Segment Open
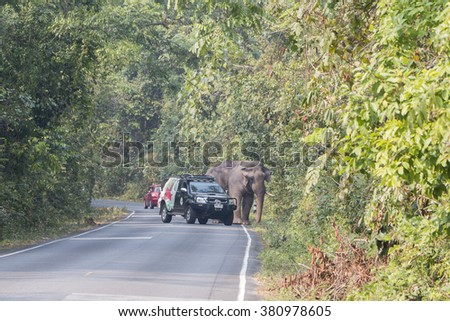 Nakornratchasima, Thailand - February 20, 2016: Park Rangers Authorities try to use the car to guide the Elephants back into the forest at Khao yai national park.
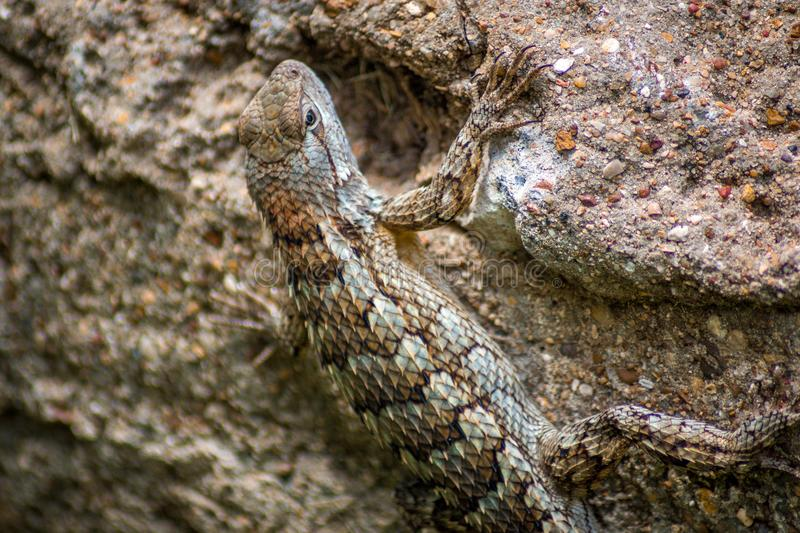 Texas Lizard fotos de stock royalty free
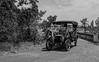 Yolo Land & Cattle Car Tour_N5A2514-Edit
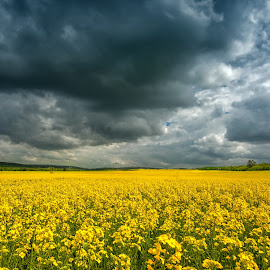 Field before storm by Evgeni Ivanov - Landscapes Prairies, Meadows & Fields ( plant, copy space, yellow, beauty, dramatic sky, storm, landscape, blossom, crop, sky, nature, weather, flower, horizon over land, canola, oilseed rape, agriculture, cloudscape, horizon, scenic, overcast, heavy, landscaped, field, blue, horizontal, background, moody sky, selective focus, summer, cloud, day )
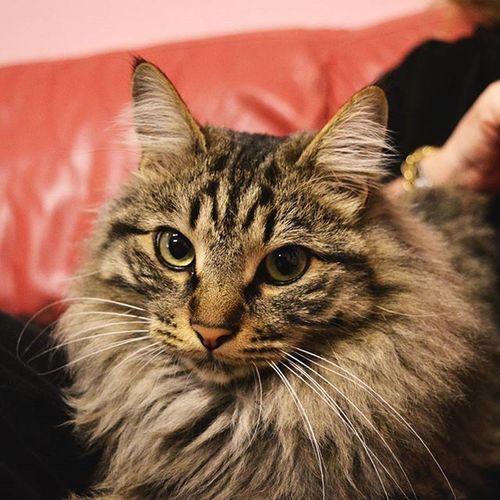 Steve the Cat . Kitty Gatto Bellodimamma Leone Lion Sguardo  Tiodio Nontisopportopiù Stop Taking  Photo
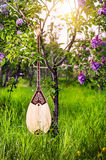 Dombra kazakh instrument. In the garden with blooming lilac flowers Stock Images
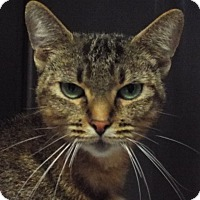 Adopt A Pet :: Lilac - Grants Pass, OR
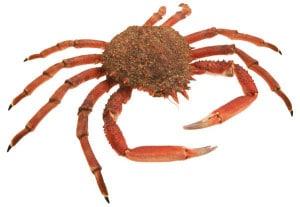araignée de mer cuisson recette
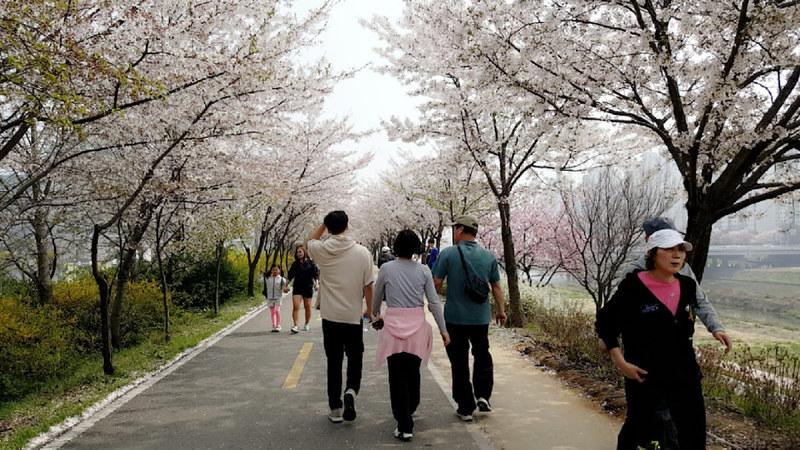 Nguyen, Anna; South Korea - Episode 12 (13)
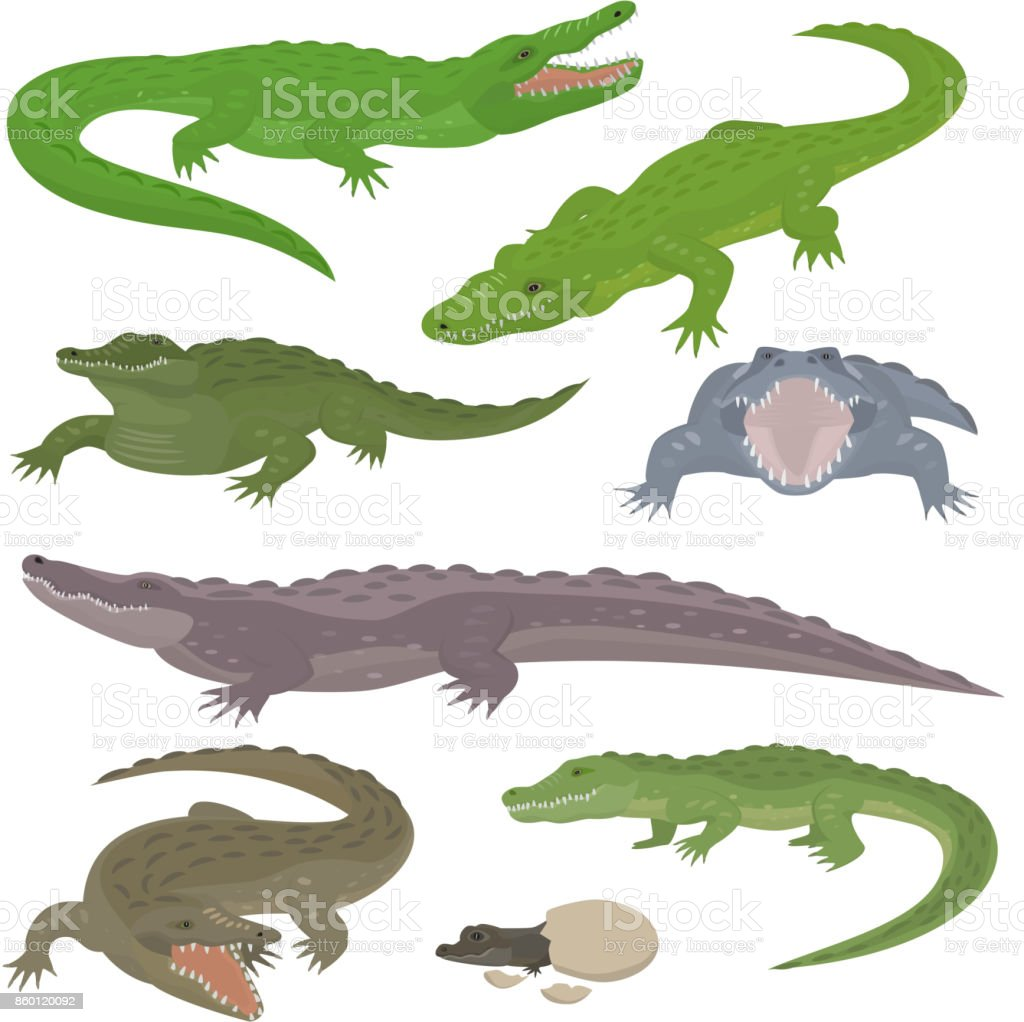 Green crocodile and alligator reptile wild animals vector illustration collection cartoon style vector art illustration
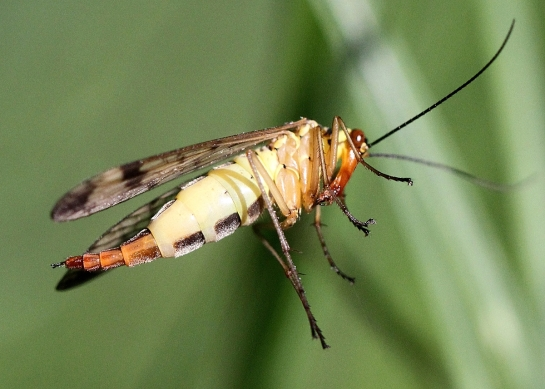 P.cognata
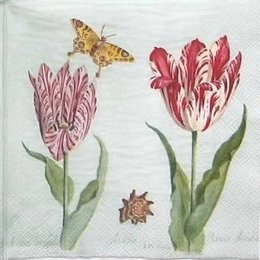 8693. Голландские тюльпаны. 15 шт., 12 руб/шт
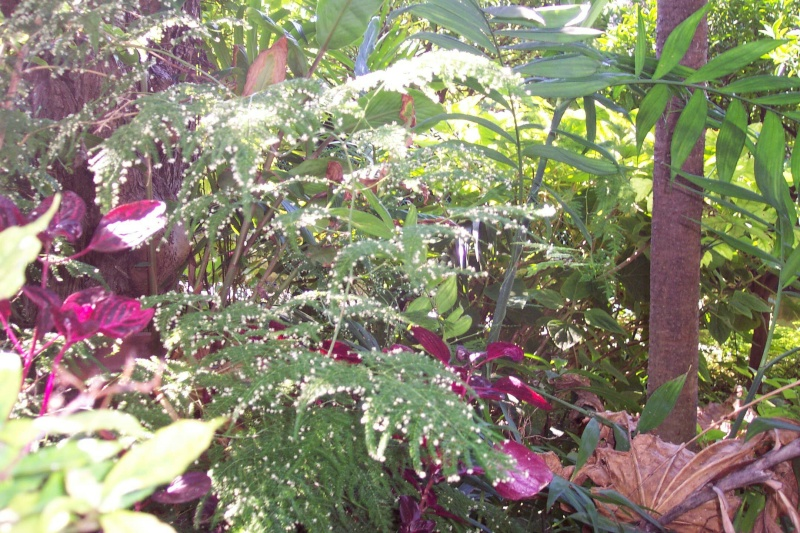 Identifiee aspargagus setaceus plante verte au for Plante verte jardin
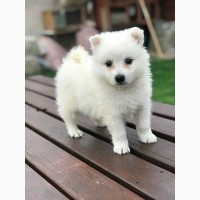 Great 3 Japanese Spitz Puppies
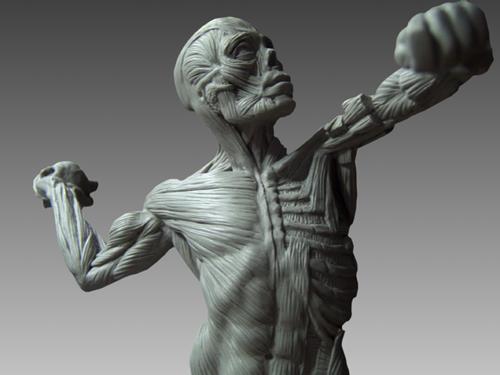 14799 Human Anatomy Ecorche Male Model
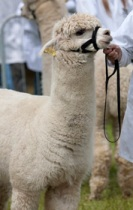 Alpaca, Royal Welsh Show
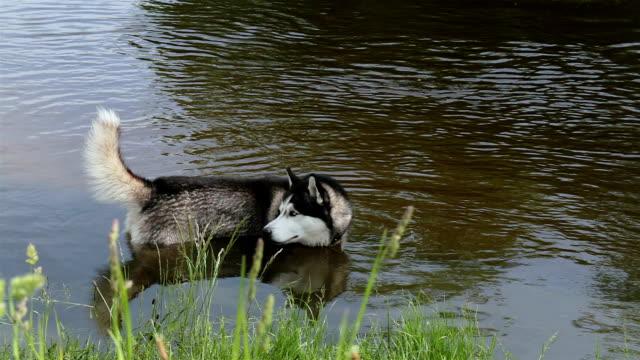 siberian husky swims in the river. - siberian husky stock videos & royalty-free footage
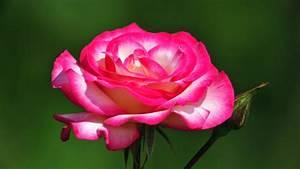 Beautiful Flowers Roses 692289 - WallDevil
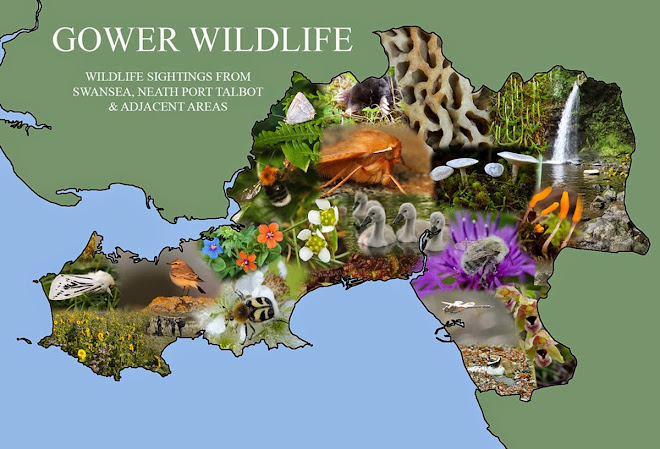 Gower Wildlife
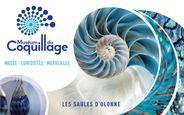 Museum du Coquillage - Museum du Coquillage  Les Sables d'Olonne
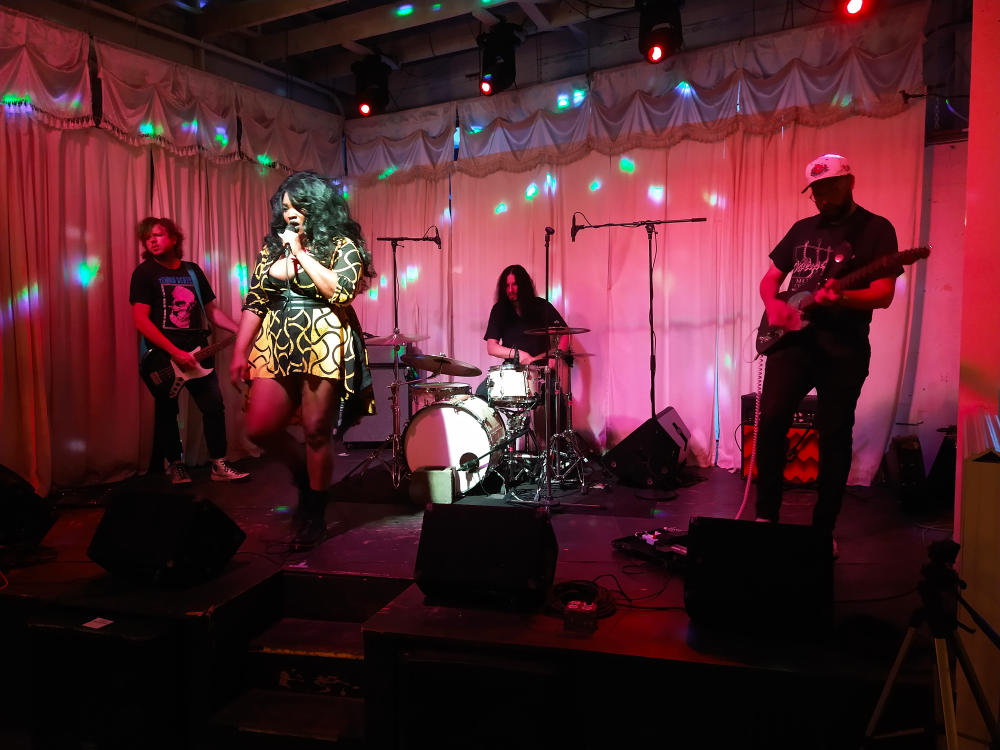 Pleasure Venom band on stage at Swan Dive with spotlight on female lead singer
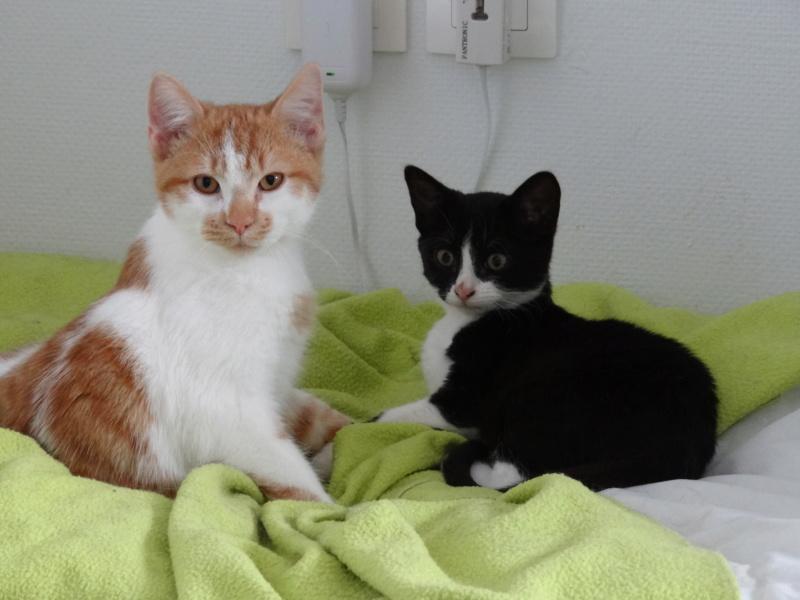 Athena - chatonne noire & blanche - 2/3 mois Oliver10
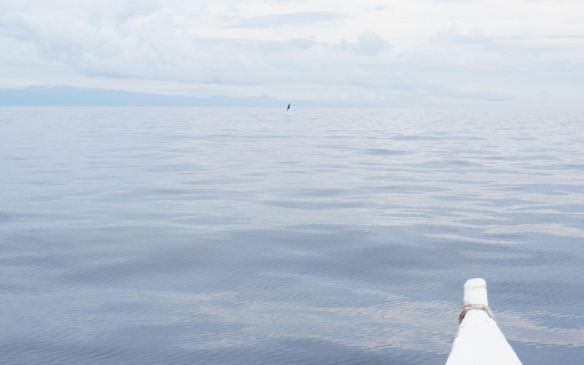 Philippines - Dumaguete June 2013 125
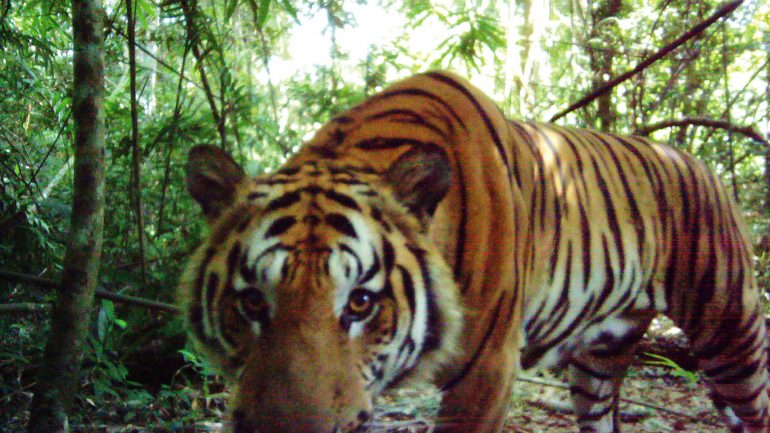 'Miraculous' Discovery Of Ultra-Rare Indochinese Tigers In Thailand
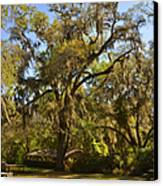 De Leon Springs - Classic Old Florida Canvas Print by Christine Till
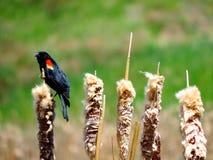 L'uccello di seduta Immagine Stock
Segment Closed
Requirement - Leave the pictures out and please restate exactly the lines running from the start of the material through the one with "Yolo Land & Cattle Car Tour_N5A2514-Edit".

Completed task -
 Nakornratchasima, Thailand - February 20, 2016: Park Rangers Authorities try to use the car to guide the Elephants back into the forest at Khao yai national park.
 Texas Lizard fotos de stock royalty free
 Yolo Land & Cattle Car Tour_N5A2514-Edit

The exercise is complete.